Карди нагнулся вперед. Сегодня он выглядел старше обычного; морщинки залегли вокруг ясных глаз. Он говорил очень медленно, уставившись в блестящую поверхность стола:
— Скажи мне кто-нибудь полгода тому назад, что случится то, что случилось, я рассмеялся бы ему в лицо. Я был уверен, что уже справился с тем, что разбило мою жизнь. Как я был глуп! Мужчина не может забыть женщину, раз он расстался с ней, продолжая любить ее. А я расстался с Вероной, любя ее до безумия. И она это знала, оттого и позвала меня снова. Как медленно ползли поезда и пароходы, когда я ехал в Лондон, Ник! За время моего переезда — четырнадцать лет разлуки стерлись. Их словно не бывало. К Вероне спешил опять юный влюбленный. Не умею объяснить, но это так. И с той поры, кто бы ни становился на пути, возбуждал во мне только раздражение. Трусливо, недостойно, если хотите, но это так. Устраиваться по-семейному казалось нелепо. Это связывало бы по рукам и по ногам. Мужчина должен постепенно развивать в себе отцовские чувства; меня же исключительные обстоятельства вдруг сделали отцом, и теперь, в нормальной обстановке, я оказался не на высоте.
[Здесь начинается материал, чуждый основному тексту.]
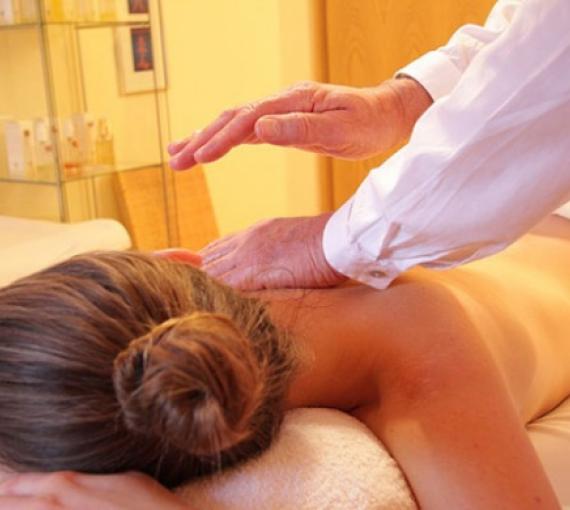 Plan Amigo de Clínica Baviera. Chica haciéndose un masaje y manos masajista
Он вскочил на ноги так стремительно, что стаканы перевернулись.
— Довольно. Пойдем к ним. Он смотрел на Темпеста.
Тем временем подошли Бобби и Чарльз Треверс; Бобби разглагольствовал, оплакивая отъезд Вероны.
— Без вас здесь будет ад настоящий, — жалобно кощунствовал он.
Верона улыбалась ему. Освещенная огнем камина, она казалась очень молодой и необычайно золотой. Бобби смотрел на нее с обожанием. Она же перевела взгляд на Темпеста и слегка нахмурила брови.